If you’re just getting started in ice fishing you should know that it all starts with a hole in the ice, and that there are a number of ways to do that. I’ve cut ice holes with a spud, hand auger, gas auger, and chainsaw. In some northern environments, the latter is a good way to go, using a long-bladed saw on thick ice to cut large rectangular fishing holes. A spud can do the job on thin ice, but the thicker the ice the harder a spud is to use, plus you wind up with somewhat jagged sides and lots of pounding impact on wrists, arms, and shoulders.
Most ice anglers, and certainly avid ones, use an auger, either manual or powered, the latter being favored in northernmost lakes where ice can get very thick. Gas-driven augers are a mainstay, but battery-powered augers are also an option.
It doesn’t take long to learn how to use an ice auger, and the benefits of timely, numerous, and neat hole cutting are obvious.
- If you’re new to ice fishing, the best way to learn how to how to use an ice auger (assuming that you don’t have an ice fishing pal or relative who has let you operate theirs) is to read the manual first, follow the instructions, and pay special attention to directions on how to stand while using an auger.
- Keep your feet shoulder-width apart, and stand tall, without excessively bending over.
- Good boot soles, and/or ice cleats or grippers, will help you stand firmly on the ice.
- Keep blades sharp, and have a spare set to use if the current ones become dull.
- Always cover the blade when an auger is not being used, and store it so that it does not lay on snow, which will freeze on the blade and make it less effective.
- Use a blade size appropriate for your quarry.

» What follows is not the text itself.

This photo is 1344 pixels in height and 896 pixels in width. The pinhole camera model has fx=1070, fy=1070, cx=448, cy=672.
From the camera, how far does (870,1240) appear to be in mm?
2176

If that’s panfish and smallish trout, walleye, and pickerel, you’ll appreciate the easier use of a 6-inch blade over an 8-incher. If it’s just panfish, a 4-incher might do, and you’ll find it easier to use, plus you can drill more holes without fatigue.
- The number of holes you’re willing or able to drill will be determined by the blade size (more effort for larger blades) and the ice thickness (more effort for thicker ice).

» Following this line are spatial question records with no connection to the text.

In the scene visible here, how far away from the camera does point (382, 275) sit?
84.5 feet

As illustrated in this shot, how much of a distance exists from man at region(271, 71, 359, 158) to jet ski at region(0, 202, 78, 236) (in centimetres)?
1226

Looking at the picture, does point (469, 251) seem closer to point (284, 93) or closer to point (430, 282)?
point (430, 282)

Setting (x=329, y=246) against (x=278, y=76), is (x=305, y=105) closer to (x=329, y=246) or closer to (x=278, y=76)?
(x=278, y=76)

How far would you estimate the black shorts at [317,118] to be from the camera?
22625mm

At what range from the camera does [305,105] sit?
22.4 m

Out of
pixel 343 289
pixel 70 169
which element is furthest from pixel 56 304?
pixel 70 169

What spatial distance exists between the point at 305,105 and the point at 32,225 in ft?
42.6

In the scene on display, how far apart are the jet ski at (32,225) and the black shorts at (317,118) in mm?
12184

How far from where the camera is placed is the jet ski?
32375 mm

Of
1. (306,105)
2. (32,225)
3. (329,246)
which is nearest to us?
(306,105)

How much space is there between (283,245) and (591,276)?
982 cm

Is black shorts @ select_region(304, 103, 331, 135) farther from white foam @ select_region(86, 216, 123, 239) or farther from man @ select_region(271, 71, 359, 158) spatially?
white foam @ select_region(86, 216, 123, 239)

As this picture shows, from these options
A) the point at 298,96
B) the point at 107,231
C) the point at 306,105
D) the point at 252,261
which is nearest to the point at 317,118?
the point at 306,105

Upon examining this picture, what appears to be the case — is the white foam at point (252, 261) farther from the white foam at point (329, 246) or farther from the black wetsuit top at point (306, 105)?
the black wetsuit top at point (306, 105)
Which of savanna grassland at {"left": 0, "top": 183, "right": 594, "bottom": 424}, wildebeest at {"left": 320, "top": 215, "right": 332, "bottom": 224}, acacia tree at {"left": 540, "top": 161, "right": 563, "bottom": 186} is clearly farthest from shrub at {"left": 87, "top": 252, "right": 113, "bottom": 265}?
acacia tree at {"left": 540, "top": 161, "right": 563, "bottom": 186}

- Your upper hand keeps the auger in place and should stay in place while your lower hand turns the blade. Avoid wide swaying.
- Line the auger up with the ice as vertically as possible to avoid cutting an angled hole.

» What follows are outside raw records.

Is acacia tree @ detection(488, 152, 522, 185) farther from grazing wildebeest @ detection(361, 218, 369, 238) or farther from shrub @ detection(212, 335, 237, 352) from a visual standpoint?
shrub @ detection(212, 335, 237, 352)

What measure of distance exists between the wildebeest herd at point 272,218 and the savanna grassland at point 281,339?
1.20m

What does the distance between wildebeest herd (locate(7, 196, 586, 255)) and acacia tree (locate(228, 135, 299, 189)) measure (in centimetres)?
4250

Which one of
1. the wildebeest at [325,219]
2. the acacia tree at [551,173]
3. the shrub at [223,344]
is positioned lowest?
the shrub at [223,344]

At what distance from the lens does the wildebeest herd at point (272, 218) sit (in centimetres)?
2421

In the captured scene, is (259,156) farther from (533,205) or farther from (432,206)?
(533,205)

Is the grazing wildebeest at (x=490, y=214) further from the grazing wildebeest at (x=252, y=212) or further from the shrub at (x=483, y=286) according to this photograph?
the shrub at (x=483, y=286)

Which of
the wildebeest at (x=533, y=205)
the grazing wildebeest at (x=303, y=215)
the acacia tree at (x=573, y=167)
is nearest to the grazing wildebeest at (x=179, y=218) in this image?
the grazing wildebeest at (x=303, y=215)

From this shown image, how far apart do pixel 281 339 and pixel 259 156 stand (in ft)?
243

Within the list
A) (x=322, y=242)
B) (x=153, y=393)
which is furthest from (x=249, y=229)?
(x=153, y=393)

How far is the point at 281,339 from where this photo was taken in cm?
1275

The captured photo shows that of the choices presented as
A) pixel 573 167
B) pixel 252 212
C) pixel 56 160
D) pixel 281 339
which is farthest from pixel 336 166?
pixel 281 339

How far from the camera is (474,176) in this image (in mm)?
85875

- Power augers excel at cutting thick ice, making large holes (for bigger quarry), and making many holes. Since torque isn’t an issue with power augers as it is with manual ones, you can do more.
- Use a power auger if you want or need to move a lot. This is how you find fish, as opposed to drilling a hole and waiting for fish to find you.
- Overcoming wobble while you start a hole with a power auger can be a chore. What helps here are sharp blades, blade tips that bite into the ice quickly, and light weight.
- Power augers have a tendency to bring up a lot of slush and water after they punch through, so make sure you wear tall waterproof boots.
- In the beginning of the season, use fresh gas, preferably ethanol free, in a gas-powered auger, to minimize startup issues.
With these ice auger tips you’re ready to get started, assuming, of course, that you already have your fishing license.